In this article, we introduce the recently developed ARM data-oriented metrics and diagnostics package (ARM-DIAGS) for the global climate community to facilitate the use of ARM field data in climate model evaluation. The focus is on unique ARM observations on clouds and aerosols, as well as process-oriented diagnostics that are particularly aimed to improve the representation of cloud and precipitation related processes in climate models, such as those included in the Coupled Model Intercomparison Project (CMIP). The package is available publicly with the hope that it can serve as an easy entry point for climate modelers to compare their models with ARM data and supplemented CMIP datasets.

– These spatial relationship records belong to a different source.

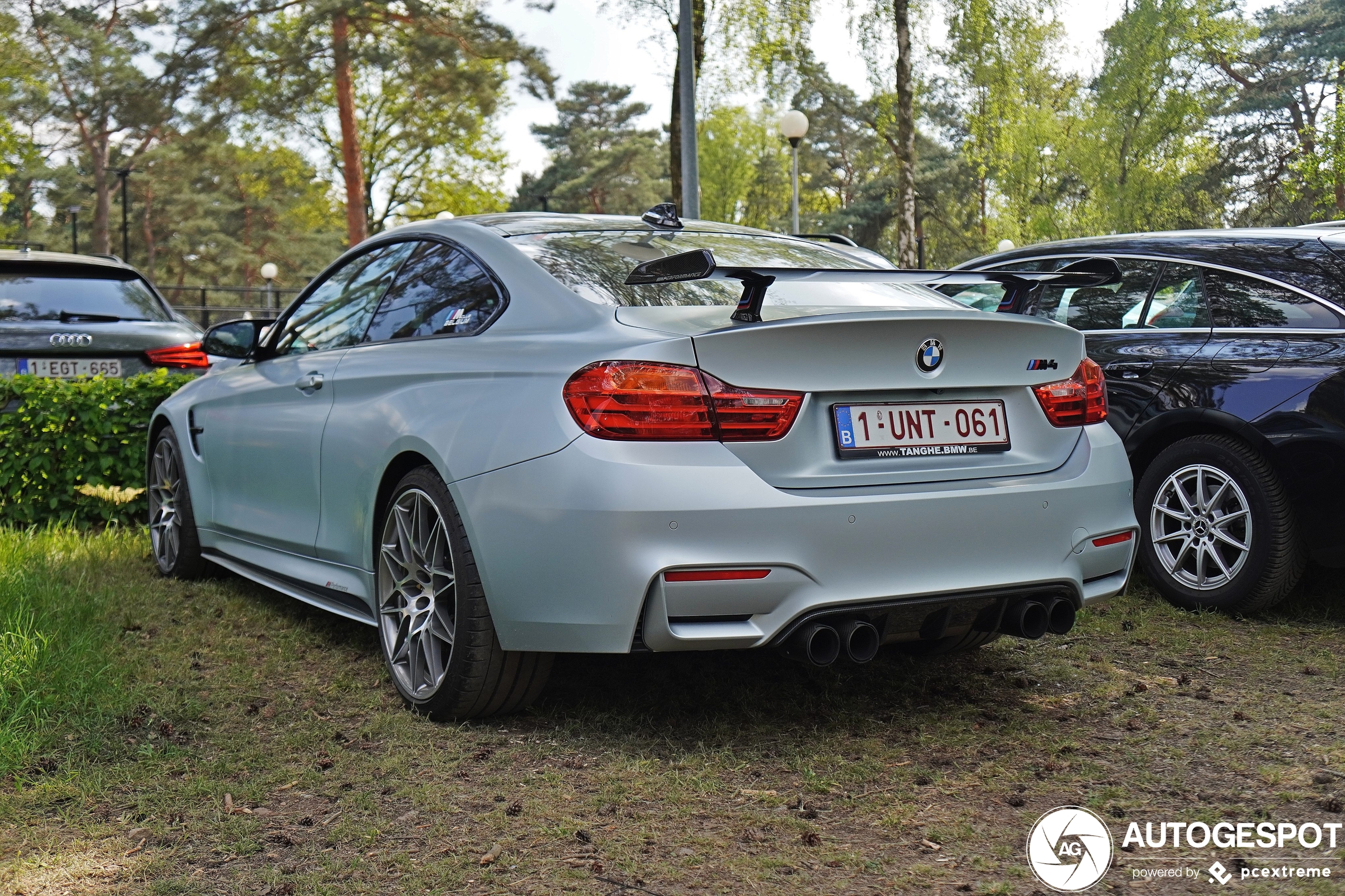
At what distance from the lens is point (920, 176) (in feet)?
200

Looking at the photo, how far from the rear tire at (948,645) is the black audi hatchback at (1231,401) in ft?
3.92

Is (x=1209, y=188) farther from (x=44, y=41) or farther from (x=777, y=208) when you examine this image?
(x=44, y=41)

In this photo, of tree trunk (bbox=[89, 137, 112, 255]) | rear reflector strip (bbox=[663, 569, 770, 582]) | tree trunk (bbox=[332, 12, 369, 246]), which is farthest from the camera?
tree trunk (bbox=[89, 137, 112, 255])

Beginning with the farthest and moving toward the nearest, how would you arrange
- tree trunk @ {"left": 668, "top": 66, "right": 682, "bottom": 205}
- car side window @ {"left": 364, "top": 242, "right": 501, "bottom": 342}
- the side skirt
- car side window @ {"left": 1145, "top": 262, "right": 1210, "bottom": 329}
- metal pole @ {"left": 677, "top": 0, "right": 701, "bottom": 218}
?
tree trunk @ {"left": 668, "top": 66, "right": 682, "bottom": 205} < metal pole @ {"left": 677, "top": 0, "right": 701, "bottom": 218} < car side window @ {"left": 1145, "top": 262, "right": 1210, "bottom": 329} < the side skirt < car side window @ {"left": 364, "top": 242, "right": 501, "bottom": 342}

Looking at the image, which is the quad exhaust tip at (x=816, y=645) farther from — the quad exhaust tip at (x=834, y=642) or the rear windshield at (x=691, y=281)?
the rear windshield at (x=691, y=281)

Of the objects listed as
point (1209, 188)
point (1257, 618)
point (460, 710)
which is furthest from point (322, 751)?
point (1209, 188)

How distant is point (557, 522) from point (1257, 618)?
3272mm

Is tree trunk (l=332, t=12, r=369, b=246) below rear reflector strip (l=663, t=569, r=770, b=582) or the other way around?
the other way around

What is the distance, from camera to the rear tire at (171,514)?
5.96 m

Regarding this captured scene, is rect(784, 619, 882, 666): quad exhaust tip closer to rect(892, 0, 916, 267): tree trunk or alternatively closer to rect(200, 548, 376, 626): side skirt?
rect(200, 548, 376, 626): side skirt

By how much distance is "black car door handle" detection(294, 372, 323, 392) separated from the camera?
458cm

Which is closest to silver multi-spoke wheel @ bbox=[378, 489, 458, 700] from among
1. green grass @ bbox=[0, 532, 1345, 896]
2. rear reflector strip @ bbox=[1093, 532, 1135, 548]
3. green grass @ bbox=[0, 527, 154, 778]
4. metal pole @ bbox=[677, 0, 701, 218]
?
green grass @ bbox=[0, 532, 1345, 896]

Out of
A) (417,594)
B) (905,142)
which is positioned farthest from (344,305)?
(905,142)

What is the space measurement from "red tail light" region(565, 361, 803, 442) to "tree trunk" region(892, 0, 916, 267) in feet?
60.8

Overview of the ARM data-oriented metrics and diagnostics package

The ARM-DIAGS development closely follows the CMIP protocol to efficiently distribute ARM metrics and diagnostics package along with other metrics packages to the CMIP community and other climate modeling centers. For this purpose, the diagnostic toolkit is built with the Python programming language and utilizes Python libraries for scientific analysis (such as NumPy and matplotlib). Additional Python packages developed by DOE [i.e., the Community Data Analysis Tools (CDAT), https://cdat.llnl.gov/] are also used. Four components are currently included in the ARM-DIAGS: 1) a Python-based analysis program; 2) an ARM-based collection of mean and diurnal and seasonal cycle climatologies as well as high time frequency data for process-oriented diagnostics; 3) a database of simulation data from models contributed to the CMIP project; and 4) relevant technical documentations for ARM-DIAGS.

The observations used to assess model performance primarily rely on the ARM Best Estimate (ARMBE) data products (Xie et al. 2010) and other ARM value-added products (VAPs; www.arm.gov/capabilities/vaps), which are available for all the ARM permanent research sites and some ARM mobile facilities. These data often rely on measurements at the ARM Central Facility (CF) locations (i.e., single point measurements). To improve model–observation comparison, the ARM long-term continuous forcing data (Xie et al. 2004), which represents an average over a global climate model (GCM) grid box, is also used when it is available. For cloud properties such as cloud liquid and ice water contents, the ARM Cloud Retrieval Ensemble Data (ACRED; Zhao et al. 2012) is used. The detailed information about ARM data used in the ARM-DIAGS package is listed in Tables 1 and 2. The observational data product consists of hourly averaged, diurnal cycle, monthly means or climatological summaries of the measured quantities, with variable names, units, and vertical dimensions remapped to CMIP convention. They are currently available for the Southern Great Plains (SGP) site (Table 1) as well as the North Slope of Alaska (NSA) Barrow (now known as Utqiaġvik) site and the Tropical Western Pacific (TWP) Manus, Nauru, and Darwin sites (Table 2). Other than the ARM observations, ARM-DIAGS also includes simulation data from models participating in the CMIP project, which will allow climate-modeling groups to compare a new candidate version of their model to existing CMIP models. A full list of metrics and diagnostics are as follows, with a subset demonstrated in the “Facilitating use of ARM data in climate model evaluation” section of this article:

  • a set of basic metrics tables: mean, mean bias, correlation, and root-mean-square error based on annual cycle of each variable;

  • line plots and Taylor diagrams (Taylor 2001) for annual cycle variability of each variable;

  • contour and vertical profiles of annual cycle and diurnal cycle of cloud fraction;

  • line and harmonic dial plots (Covey et al. 2016) of diurnal cycle of precipitation;

  • probability density function (PDF) plots of precipitation rate (Pendergrass and Hartmann 2014); and

  • convection onset metrics showing the statistical relationship between precipitation rate and column water vapor (Schiro et al. 2016).

Table 1.

Observed quantities selected in the evaluation package, including the quantity names, the data sources, and the temporal and spatial information of the derived data for SGP.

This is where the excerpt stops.